Stopiona kabina informatorium już niemal zatarła się w pamięci. Być może filozoficzne podejście aranków do życia było zaraźliwe – Martin postanowił nie zawracać sobie głowy niezrozumiałym niebezpieczeństwem. Poza tym, dysponował teraz naprawdę potężną bronią, no i będzie znacznie ostrożniejszy… Chociaż, co mu po ostrożności, jeśli śmierć może nadejść z flaera, lecącego w odległości dwóch kilometrów? Pozostawała tylko nadzieja, że Martinowi udało się zatrzeć ślady i nieznany wróg stracił trop.
Po jakimś czasie pilot przeprosił Martina i wrócił do kabiny. Martin sam nie wiedział, czy się z tego cieszyć, czy nie – biorąc pod uwagę ilość wypitego przez pilota wina. Zresztą, wyglądało na to, że lądowanie przeprowadzał automat, a rola pilota ograniczała się do zadań stewarda.
Samolot schodził do ziemi bardzo szybko, dopiero pięćdziesiąt metrów od powierzchni silnik zawył z wysiłkiem i lot się wyrównał. Przesunął się betonowy pas, ukazał się startujący liniowiec – rozdęte cielsko bez iluminatorów.
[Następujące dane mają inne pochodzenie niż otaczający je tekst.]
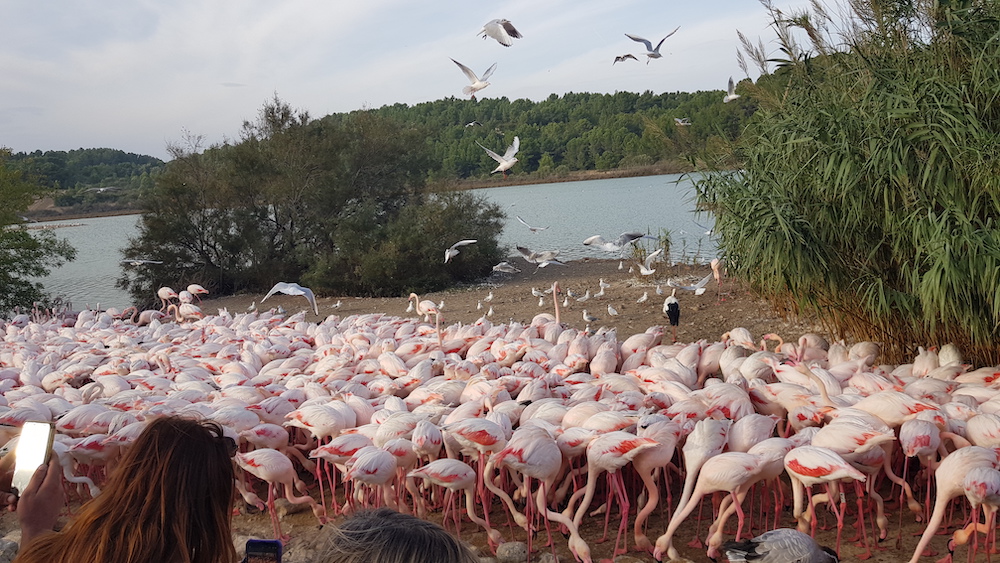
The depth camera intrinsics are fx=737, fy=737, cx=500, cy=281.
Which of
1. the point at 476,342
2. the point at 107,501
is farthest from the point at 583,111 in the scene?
the point at 107,501

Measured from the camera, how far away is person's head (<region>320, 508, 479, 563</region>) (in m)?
1.18

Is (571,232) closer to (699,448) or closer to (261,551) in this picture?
(699,448)

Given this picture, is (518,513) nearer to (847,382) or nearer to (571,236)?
(847,382)

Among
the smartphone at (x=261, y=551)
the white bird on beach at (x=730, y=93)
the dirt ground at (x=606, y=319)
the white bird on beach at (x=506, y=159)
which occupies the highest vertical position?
the white bird on beach at (x=730, y=93)

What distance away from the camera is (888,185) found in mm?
5102

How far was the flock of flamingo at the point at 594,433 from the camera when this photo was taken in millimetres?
3336

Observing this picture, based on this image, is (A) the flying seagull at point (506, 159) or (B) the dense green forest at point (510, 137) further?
(B) the dense green forest at point (510, 137)

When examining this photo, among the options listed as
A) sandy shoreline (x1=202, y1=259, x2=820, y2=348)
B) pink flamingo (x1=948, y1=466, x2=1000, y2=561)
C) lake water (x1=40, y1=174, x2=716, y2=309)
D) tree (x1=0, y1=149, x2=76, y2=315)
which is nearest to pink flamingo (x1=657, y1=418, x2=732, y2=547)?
pink flamingo (x1=948, y1=466, x2=1000, y2=561)

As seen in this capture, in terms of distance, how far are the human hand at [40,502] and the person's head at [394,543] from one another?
42.5 inches

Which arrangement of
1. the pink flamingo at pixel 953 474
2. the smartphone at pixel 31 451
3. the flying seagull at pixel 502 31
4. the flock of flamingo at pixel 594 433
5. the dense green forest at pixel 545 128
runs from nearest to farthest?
the smartphone at pixel 31 451
the pink flamingo at pixel 953 474
the flock of flamingo at pixel 594 433
the flying seagull at pixel 502 31
the dense green forest at pixel 545 128

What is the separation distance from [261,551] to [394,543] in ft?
1.89

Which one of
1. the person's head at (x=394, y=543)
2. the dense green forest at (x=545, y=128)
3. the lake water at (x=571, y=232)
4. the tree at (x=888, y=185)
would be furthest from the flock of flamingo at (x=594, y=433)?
the dense green forest at (x=545, y=128)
Samoloty startowały i lądowały bez chwili przerwy, srebrzyste cygara płynęły w powietrzu, niczym ławice ryb w ogromnym akwarium.
Zdaje się, że Tyriant, tak pogardliwie nazwany przez Lergassi-kana kloaką, wyróżniał się godną pozazdroszczenia komunikacją powietrzną.
Dopiero w pobliżu granic miasta (Martin skorzystał ze zwykłego – o tyle, o ile jest to możliwe na Aranku – mikrobusu), przyczyna kpin z Tyriantu stała się zrozumiała.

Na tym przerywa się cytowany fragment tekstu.